Tarea escrita ::
Copia literalmente, de la reseña sobre la "Marina" del Teatro de la Zarzuela que aparece más abajo, todo lo que va desde "Una 'Marina' con" hasta "escasas celebridades asistentes.".

Fragmento seleccionado ::

====

Una 'Marina' con exceso de adolescencia para inaugurar La Zarzuela
El principal teatro lírico de repertorio español volvió a abrir sus puertas con la popular ópera de Emilio Arrieta, en una nueva producción y con un digno elenco
Comenzó la temporada en el Teatro de la Zarzuela, que además supone la puesta de largo del proyecto artístico de su nueva directora, Isamay Benavente. De momento no se observan grandes cambios con respecto a la administración anterior, salvo quizá por el detalle de la hora de inicio de las representaciones, que se ha adelantado a las 19.30. Pero ni siquiera eso se pudo apreciar del todo esta vez: el evidente retraso en el inicio de esta primera función resultó fastidioso, salvo para quienes aprovechan esos minutos en sus localidades con la intención de curiosear, estirando bien el cuello, sobre las escasas celebridades asistentes.

====

Datos del listado ::

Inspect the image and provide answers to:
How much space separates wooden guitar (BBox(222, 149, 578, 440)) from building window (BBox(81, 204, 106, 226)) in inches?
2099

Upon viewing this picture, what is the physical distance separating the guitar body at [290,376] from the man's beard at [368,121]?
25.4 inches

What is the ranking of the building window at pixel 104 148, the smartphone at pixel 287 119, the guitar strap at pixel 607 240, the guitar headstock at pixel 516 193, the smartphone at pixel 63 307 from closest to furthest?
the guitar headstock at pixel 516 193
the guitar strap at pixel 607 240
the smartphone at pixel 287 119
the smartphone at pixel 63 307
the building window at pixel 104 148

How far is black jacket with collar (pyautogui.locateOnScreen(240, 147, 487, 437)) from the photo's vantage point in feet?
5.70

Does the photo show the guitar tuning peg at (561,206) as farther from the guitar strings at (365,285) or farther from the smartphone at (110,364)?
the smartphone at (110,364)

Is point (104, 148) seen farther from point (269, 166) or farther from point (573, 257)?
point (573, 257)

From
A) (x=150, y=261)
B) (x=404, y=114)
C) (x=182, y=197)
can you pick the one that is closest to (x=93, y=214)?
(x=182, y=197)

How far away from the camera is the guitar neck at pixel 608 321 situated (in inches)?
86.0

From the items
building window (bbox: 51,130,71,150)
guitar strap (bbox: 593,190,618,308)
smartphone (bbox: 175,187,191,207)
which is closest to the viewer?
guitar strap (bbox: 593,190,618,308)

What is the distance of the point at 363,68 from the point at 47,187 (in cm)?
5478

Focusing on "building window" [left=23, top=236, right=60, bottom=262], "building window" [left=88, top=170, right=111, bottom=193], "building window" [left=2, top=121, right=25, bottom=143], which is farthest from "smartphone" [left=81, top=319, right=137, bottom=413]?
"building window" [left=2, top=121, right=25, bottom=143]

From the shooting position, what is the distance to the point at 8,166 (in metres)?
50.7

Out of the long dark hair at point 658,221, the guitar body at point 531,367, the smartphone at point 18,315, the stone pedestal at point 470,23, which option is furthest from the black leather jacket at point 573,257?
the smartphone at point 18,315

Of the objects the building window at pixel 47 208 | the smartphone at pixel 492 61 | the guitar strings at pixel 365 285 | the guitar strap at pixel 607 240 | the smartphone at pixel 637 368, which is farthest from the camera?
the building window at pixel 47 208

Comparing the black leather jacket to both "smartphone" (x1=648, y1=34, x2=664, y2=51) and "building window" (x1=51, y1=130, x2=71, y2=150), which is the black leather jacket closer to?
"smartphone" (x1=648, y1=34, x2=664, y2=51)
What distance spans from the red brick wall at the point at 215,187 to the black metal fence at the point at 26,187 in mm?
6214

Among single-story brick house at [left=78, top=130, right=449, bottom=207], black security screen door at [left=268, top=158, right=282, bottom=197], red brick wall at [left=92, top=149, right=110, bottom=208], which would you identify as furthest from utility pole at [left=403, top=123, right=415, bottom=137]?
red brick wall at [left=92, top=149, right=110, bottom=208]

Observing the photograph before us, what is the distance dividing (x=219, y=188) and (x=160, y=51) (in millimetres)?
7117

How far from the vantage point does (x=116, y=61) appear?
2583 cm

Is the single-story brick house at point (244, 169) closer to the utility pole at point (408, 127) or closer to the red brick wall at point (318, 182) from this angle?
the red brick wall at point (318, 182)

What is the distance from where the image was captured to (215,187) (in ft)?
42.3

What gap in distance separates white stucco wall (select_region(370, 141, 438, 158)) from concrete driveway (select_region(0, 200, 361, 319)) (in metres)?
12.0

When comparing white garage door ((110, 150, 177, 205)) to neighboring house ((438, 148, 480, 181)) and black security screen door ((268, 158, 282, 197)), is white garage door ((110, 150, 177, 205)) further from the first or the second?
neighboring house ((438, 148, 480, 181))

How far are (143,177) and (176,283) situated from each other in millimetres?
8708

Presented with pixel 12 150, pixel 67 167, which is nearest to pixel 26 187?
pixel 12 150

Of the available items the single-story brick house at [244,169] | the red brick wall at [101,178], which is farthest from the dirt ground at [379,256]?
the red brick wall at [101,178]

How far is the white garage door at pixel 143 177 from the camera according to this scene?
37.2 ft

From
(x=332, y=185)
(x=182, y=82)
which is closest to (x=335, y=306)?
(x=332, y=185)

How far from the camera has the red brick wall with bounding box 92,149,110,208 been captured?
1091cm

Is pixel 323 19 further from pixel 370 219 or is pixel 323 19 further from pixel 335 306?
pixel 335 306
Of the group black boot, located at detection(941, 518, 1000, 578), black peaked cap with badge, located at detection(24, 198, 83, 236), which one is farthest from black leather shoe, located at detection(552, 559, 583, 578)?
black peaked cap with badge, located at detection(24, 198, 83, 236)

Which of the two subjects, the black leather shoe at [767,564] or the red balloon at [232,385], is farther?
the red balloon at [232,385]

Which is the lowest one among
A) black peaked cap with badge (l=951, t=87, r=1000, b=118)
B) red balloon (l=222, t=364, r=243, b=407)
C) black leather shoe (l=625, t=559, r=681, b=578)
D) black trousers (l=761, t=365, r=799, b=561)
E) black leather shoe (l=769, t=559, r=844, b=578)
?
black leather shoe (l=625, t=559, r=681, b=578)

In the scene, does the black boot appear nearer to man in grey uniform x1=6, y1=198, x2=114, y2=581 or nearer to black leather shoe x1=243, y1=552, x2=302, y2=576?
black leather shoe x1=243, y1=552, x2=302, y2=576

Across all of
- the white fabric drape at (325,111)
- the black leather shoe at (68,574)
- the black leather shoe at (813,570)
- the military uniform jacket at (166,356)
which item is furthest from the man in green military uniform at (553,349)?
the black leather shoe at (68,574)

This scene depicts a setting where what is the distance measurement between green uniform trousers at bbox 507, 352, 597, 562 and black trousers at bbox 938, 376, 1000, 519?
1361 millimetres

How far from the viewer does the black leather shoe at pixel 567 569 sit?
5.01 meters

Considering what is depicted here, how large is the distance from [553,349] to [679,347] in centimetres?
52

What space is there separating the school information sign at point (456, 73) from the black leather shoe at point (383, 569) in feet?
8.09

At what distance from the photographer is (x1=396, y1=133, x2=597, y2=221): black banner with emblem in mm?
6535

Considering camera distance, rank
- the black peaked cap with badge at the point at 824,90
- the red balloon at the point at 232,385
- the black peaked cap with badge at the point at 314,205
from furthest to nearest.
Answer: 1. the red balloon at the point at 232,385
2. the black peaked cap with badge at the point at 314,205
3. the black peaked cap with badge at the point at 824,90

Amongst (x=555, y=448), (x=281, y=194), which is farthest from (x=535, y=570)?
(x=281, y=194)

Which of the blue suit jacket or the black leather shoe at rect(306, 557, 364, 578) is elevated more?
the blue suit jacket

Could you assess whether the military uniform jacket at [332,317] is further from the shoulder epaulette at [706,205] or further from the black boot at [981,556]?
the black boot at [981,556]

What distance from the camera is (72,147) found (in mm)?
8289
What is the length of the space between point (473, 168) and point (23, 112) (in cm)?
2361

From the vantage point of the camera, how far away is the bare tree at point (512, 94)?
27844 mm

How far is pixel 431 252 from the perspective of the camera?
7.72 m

====

Resultado de tarea ::
Una 'Marina' con exceso de adolescencia para inaugurar La Zarzuela
El principal teatro lírico de repertorio español volvió a abrir sus puertas con la popular ópera de Emilio Arrieta, en una nueva producción y con un digno elenco
Comenzó la temporada en el Teatro de la Zarzuela, que además supone la puesta de largo del proyecto artístico de su nueva directora, Isamay Benavente. De momento no se observan grandes cambios con respecto a la administración anterior, salvo quizá por el detalle de la hora de inicio de las representaciones, que se ha adelantado a las 19.30. Pero ni siquiera eso se pudo apreciar del todo esta vez: el evidente retraso en el inicio de esta primera función resultó fastidioso, salvo para quienes aprovechan esos minutos en sus localidades con la intención de curiosear, estirando bien el cuello, sobre las escasas celebridades asistentes.